## Exercise passage:
* * * * * * * * *
In part, this decision flows from the particular feature of Colorado LLC law at the time that the default rule otherwise would have been that no one at all would ever have any right to control the operations or management of the LLC because there was no statute providing for who could control an LLC in Colorado which had no members because all members of the LLC were transferees of members without voting or control rights.

The fact that the LLC was a single member LLC is really less relevant than the fact that all owners of the LLC were bankrupts and that no one else had any control rights with regard to the company.

Also, importantly, Albright is not, as the question claims, a "judicial foreclosure". It is an exercise of the rights of a bankruptcy trustee whose is carrying out right to ownership of the debtor's property in accordance with federal bankruptcy law that overrides conflicting state law. Essentially, the Court ruled that notwithstanding the plain language of state law that a bankruptcy trustee is a substitute member of an LLC with the same control rights as the debtor, rather than an economic interest owner with no control rights as would be the case normally in a voluntary transfer of a membership interest without the permission of the other members to admit the new member.

So, under the reasoning of Albright any bankrupt debtor whose membership interest was transferred to the bankruptcy trustee who had the power to dissolve the company would give the bankruptcy trustee the same power, even if the LLC was not a single member LLC.
* * * * * * * * *
## Material supplied:

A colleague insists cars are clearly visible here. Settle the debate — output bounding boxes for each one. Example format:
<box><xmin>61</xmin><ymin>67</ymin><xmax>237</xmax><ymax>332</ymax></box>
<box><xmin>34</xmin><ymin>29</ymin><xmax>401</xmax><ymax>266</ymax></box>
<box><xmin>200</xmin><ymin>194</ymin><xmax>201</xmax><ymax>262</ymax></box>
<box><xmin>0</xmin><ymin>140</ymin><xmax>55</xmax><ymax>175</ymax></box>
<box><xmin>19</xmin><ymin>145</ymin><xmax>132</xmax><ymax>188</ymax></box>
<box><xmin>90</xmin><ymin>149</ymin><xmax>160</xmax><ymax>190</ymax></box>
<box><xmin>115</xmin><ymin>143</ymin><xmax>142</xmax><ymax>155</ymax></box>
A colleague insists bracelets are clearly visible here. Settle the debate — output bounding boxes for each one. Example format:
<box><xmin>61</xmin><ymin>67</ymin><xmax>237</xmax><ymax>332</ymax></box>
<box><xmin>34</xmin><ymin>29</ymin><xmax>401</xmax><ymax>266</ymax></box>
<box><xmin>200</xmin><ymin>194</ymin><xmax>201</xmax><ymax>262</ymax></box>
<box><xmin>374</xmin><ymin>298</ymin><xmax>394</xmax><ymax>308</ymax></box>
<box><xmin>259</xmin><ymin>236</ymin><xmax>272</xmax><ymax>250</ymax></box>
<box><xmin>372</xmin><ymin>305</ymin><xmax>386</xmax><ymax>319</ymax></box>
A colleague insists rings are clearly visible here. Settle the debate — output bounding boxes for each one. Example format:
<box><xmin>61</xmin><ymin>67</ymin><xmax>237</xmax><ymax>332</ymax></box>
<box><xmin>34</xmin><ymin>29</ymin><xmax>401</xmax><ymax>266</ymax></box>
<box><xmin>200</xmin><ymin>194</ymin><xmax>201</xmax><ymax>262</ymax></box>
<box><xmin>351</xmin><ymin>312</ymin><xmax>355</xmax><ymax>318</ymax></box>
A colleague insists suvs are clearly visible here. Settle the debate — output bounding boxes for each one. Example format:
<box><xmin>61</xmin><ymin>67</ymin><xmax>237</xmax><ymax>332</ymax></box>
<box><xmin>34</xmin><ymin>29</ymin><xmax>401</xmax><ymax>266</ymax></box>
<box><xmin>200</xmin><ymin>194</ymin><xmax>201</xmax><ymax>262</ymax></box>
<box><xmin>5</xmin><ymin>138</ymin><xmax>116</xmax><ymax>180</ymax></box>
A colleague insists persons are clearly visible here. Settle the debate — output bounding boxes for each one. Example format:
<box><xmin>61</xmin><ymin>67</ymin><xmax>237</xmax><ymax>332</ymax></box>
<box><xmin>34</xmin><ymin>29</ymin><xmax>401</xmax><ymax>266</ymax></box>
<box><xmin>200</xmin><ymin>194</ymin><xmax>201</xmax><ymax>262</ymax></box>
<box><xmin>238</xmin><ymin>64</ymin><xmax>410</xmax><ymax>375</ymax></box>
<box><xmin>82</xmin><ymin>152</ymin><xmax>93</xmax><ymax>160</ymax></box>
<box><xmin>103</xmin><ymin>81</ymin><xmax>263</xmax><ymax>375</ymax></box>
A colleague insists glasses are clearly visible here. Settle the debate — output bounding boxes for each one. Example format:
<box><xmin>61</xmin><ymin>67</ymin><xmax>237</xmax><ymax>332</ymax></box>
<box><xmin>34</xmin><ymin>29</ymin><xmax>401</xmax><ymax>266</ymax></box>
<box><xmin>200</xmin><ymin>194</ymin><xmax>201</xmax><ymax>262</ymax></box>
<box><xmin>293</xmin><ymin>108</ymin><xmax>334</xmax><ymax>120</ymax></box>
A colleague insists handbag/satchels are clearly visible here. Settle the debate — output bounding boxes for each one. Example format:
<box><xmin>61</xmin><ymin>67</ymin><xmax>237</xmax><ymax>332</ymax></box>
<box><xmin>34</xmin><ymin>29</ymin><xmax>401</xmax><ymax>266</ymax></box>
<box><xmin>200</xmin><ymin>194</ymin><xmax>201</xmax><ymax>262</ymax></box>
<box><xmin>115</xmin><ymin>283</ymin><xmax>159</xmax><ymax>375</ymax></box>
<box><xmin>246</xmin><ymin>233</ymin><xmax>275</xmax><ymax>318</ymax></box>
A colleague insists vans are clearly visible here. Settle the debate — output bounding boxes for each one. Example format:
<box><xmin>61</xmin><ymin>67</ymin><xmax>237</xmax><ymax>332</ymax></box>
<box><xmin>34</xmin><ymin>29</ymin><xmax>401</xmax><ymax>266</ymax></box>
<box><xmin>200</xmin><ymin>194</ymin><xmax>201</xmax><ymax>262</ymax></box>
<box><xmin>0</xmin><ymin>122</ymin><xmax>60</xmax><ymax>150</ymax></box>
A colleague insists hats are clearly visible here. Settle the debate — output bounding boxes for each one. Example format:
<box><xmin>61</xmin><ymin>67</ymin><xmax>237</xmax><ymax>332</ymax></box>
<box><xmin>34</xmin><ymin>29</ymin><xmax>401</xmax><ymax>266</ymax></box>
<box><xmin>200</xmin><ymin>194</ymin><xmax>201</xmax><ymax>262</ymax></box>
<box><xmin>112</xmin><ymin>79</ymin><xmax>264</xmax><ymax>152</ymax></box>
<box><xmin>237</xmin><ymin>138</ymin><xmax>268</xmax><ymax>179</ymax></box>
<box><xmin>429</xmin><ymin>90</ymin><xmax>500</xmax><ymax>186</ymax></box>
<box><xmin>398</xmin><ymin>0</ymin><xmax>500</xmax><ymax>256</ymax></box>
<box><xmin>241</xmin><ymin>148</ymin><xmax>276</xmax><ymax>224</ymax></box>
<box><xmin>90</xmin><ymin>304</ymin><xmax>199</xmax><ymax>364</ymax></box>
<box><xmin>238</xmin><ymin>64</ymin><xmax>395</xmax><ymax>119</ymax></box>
* * * * * * * * *
## What to work on:
Copy everything from "The fact that the" down to "to the company." in the passage on LLC control rights, swapping "bankrupts" for "insolvent debtors".

## Exercise answer:
The fact that the LLC was a single member LLC is really less relevant than the fact that all owners of the LLC were insolvent debtors and that no one else had any control rights with regard to the company.